The creation of new meadows is an exciting, fascinating, and in the long run, very rewarding process. The method in which most meadows are created today is unfortunately rarely done so in consideration and understanding of how meadows and their ecosystem actually work. Often turf is removed or the ground made bare and seeds of various sorts are sown. Annual ornamental mixes with useless non-native's such as California Poppies, Phacelia and the likes (bold, bright and colourful) - are often promoted as 'pollinator friendly' when they are anything but. At best they may attract a few Honey Bees and Hoverflies. They are designed to bring a burst of short-term colour and they give the wrong impression to the public as to what a meadow should look like. Really they are just an extension of cultivating the wild and a 'green-wash'. Perennial mixes on the other hand are widely used in so-called 'conservation' and 'rewilding projects' and for 'offsetting biodiversity loss' from new developments - the situations where it is really important to get things right!

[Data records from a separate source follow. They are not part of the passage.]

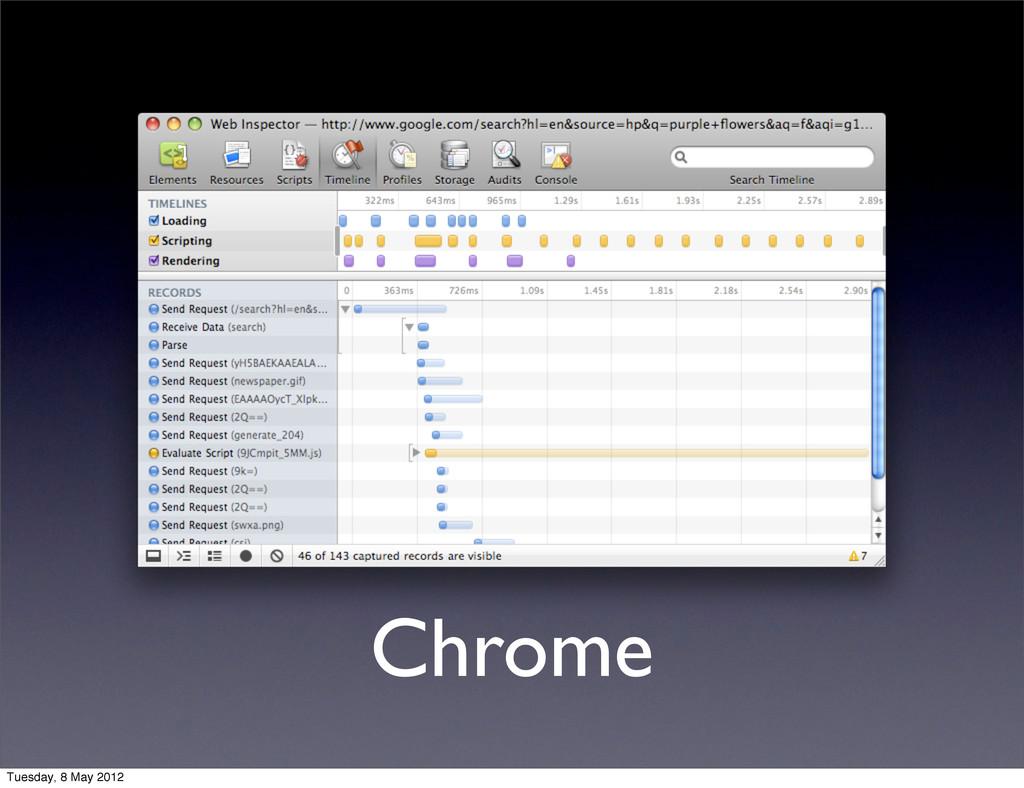 Chrome Tuesday, 8 May 2012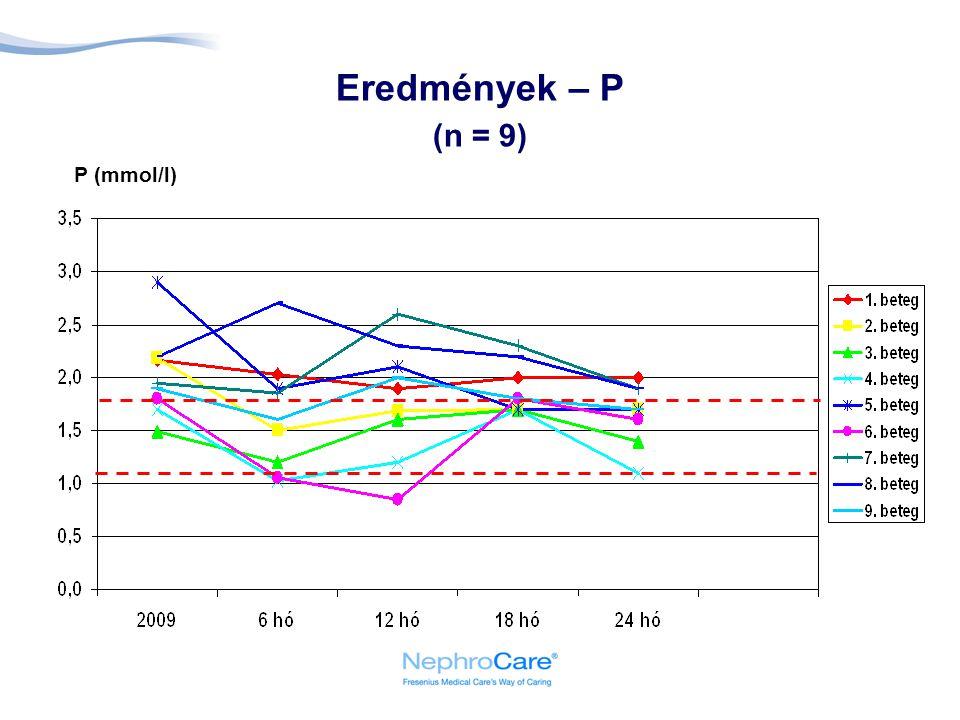 Eredmények – P (n = 9) P (mmol/l)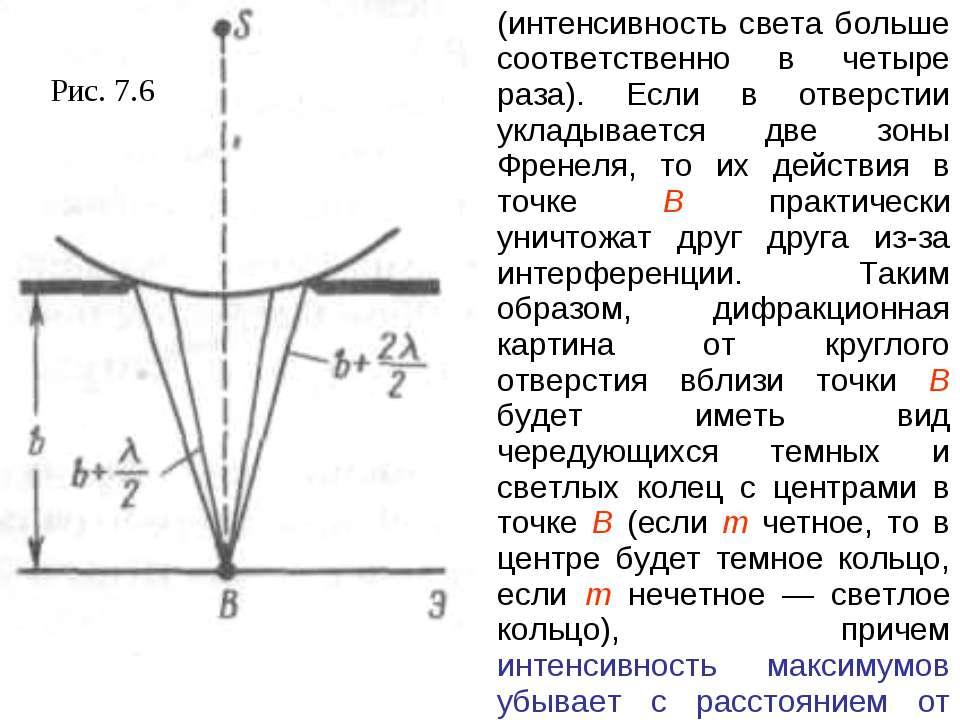 Рис. 7.6 (интенсивность света больше соответственно в четыре раза). Если в от...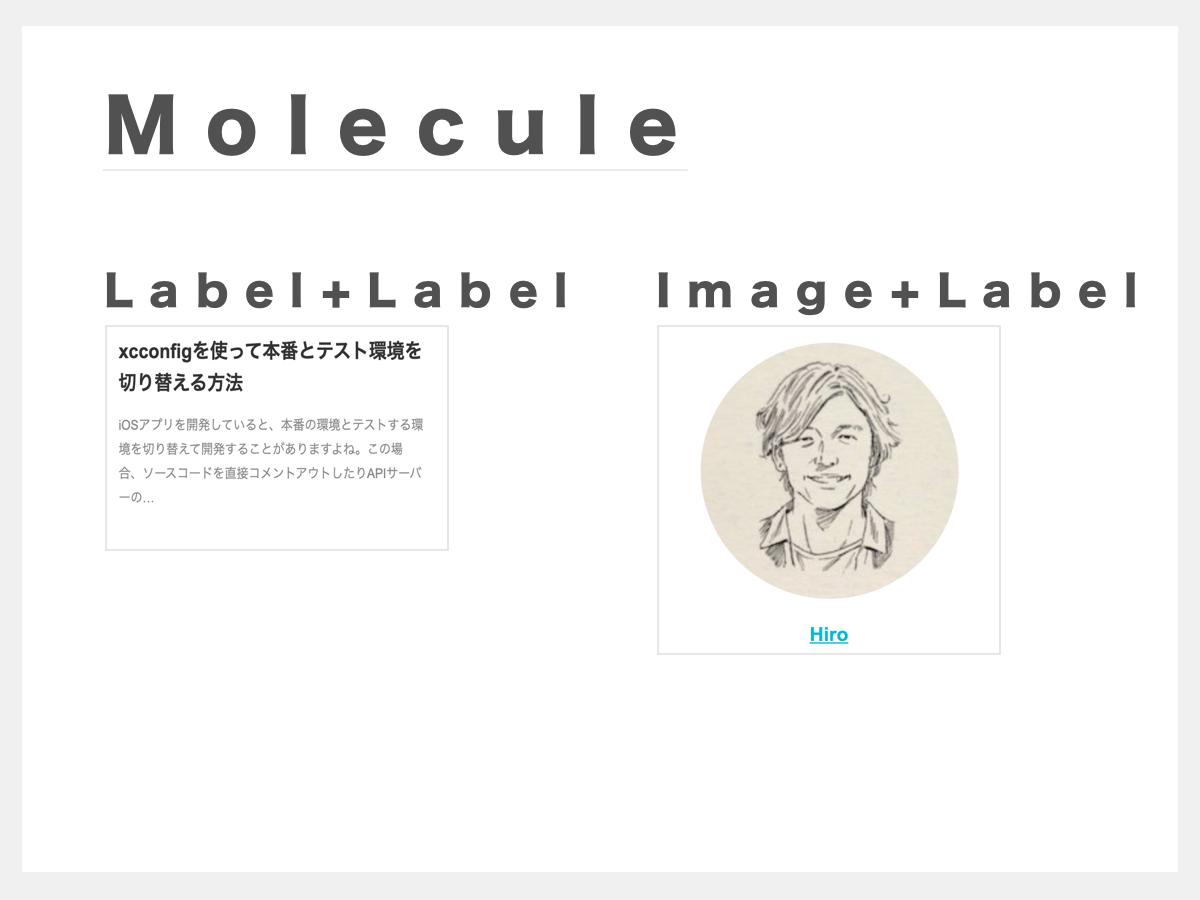 atomic-design-molecules1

These mixes nearly always contain dodgy non-native and agricultural variants of wildflowers and even when they don't, they still threaten the existing local wild and unique plant populations, by mingling and spoiling the local gene pool with seeds which may have originated from Cornwall, Scotland or far worse - from outside of the UK. Not only is sowing seeds potentially hugely destructive but it is also boring and cheating.

What creates a proper meadow is down to long-term management, observation and patience. Here on Horfield Common we are setting out to achieve just that by making use of the least-used land - the margins, corners and areas not regularly used for football, picnics and other social activities but at the same time integrating them so they are not out of sight and so we create a mosaic effect, which makes the overall look of Horfield Common more varied and not just a boring desert of short grass. With different areas managed on different cutting regimes - some cut once a year, others on alternating years, every few years and some not at all, we can promote different floral compositions (habitats) which in turn cater for a different set of wildlife and each broadening the scope of Horfield Common's overall biodiversity.

The initial stage is to leave areas uncut for a period which allows us to see what already exists. This is a really important and interesting process as it tells us information about the land you couldn't possibly know when it was just short grass; and invertebrate life very quickly moves in. Grasshoppers, spiders, moths, butterflies, craneflies and tiny parasitic wasps, you name it! Ant hills also appear which is a really good sign as ants are essential in the health of meadows and dispersing seeds, many of which are brought back to the nest where they inevitably reach a perfect seed medium of loose friable sun-warmed soil in which to germinate.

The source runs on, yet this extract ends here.